AbstractThe Massachusetts Bureau of Substance Addiction Services funds integrated care clinics for mothers with opioid use disorder in Massachusetts through its Moms Do Care Program. Moms Do Care teams and participants experience many harmful impacts from laws and policies targeting opioid use disorder and its treatment. However, most care teams and participants lack the legal expertise and resources required to recognize and address these issues effectively. One of the Moms Do Care clinics has partnered with an organization called MLPB to receive legal education and supports to help them identify and problem-solve their law and policy issues. MLPB is interested in expanding its partnership to the other Moms Do Care Program clinics but lacks a clear understanding of its value proposition to these clinics. The objective of this thesis was to assess and improve MLPB’s value proposition to Moms Do Care Program clinics.
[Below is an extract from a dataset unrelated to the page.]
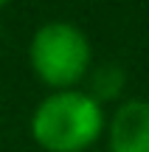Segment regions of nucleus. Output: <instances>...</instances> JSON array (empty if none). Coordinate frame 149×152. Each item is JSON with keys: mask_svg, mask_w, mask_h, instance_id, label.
Here are the masks:
<instances>
[{"mask_svg": "<svg viewBox=\"0 0 149 152\" xmlns=\"http://www.w3.org/2000/svg\"><path fill=\"white\" fill-rule=\"evenodd\" d=\"M104 127V107L79 87L48 93L31 113V135L48 152H90Z\"/></svg>", "mask_w": 149, "mask_h": 152, "instance_id": "obj_1", "label": "nucleus"}, {"mask_svg": "<svg viewBox=\"0 0 149 152\" xmlns=\"http://www.w3.org/2000/svg\"><path fill=\"white\" fill-rule=\"evenodd\" d=\"M31 71L54 90H73L93 68V48L87 34L68 20L39 26L28 45Z\"/></svg>", "mask_w": 149, "mask_h": 152, "instance_id": "obj_2", "label": "nucleus"}, {"mask_svg": "<svg viewBox=\"0 0 149 152\" xmlns=\"http://www.w3.org/2000/svg\"><path fill=\"white\" fill-rule=\"evenodd\" d=\"M107 152H149V102L127 99L107 118Z\"/></svg>", "mask_w": 149, "mask_h": 152, "instance_id": "obj_3", "label": "nucleus"}, {"mask_svg": "<svg viewBox=\"0 0 149 152\" xmlns=\"http://www.w3.org/2000/svg\"><path fill=\"white\" fill-rule=\"evenodd\" d=\"M87 82V96L96 99V102L104 107V102H116L121 99L124 87H127V71L116 62H104V65H93L84 76Z\"/></svg>", "mask_w": 149, "mask_h": 152, "instance_id": "obj_4", "label": "nucleus"}, {"mask_svg": "<svg viewBox=\"0 0 149 152\" xmlns=\"http://www.w3.org/2000/svg\"><path fill=\"white\" fill-rule=\"evenodd\" d=\"M6 3H9V0H0V9H3V6H6Z\"/></svg>", "mask_w": 149, "mask_h": 152, "instance_id": "obj_5", "label": "nucleus"}, {"mask_svg": "<svg viewBox=\"0 0 149 152\" xmlns=\"http://www.w3.org/2000/svg\"><path fill=\"white\" fill-rule=\"evenodd\" d=\"M90 152H93V149H90Z\"/></svg>", "mask_w": 149, "mask_h": 152, "instance_id": "obj_6", "label": "nucleus"}]
</instances>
This project applied Carlson’s NABCs of value proposition as a conceptual framework using qualitative research methods, including community-based participatory research approaches, to understand MLPB’s value proposition to customers. It produced findings across three different types of customer roles at Moms Do Care sites, and between one case and five control sites using an observational case-control study design.
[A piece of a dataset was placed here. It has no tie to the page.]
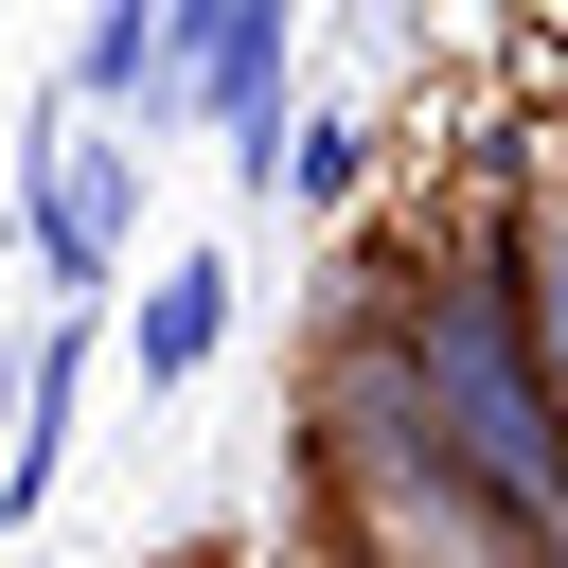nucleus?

This thesis proposes five recommendations for MLPB to improve its value proposition to Moms Do Care Program clinics. The first recommendation is to help customers understand their legal needs through the novel lens of “disentitlement,” and its benefits as “legal harm reduction.” The second is for MLPB to clarify and reinforce the theory of change that is the basis for its Team-Facing Legal Partnering approach. The third recommendation is to improve measurement of the impact of enhancing legal problem-solving capacity. The fourth is for MLPB to promote both individual and collective agency as an output of its approach. The final recommendation is for MLPB to distinguish itself from its ‘competition’ and as a way to maximize the “legal partnering village.” This thesis also presents important lessons that can inform further exploration of law as a determinant of health and interventions aimed at reducing the harm of disentitling laws and policies.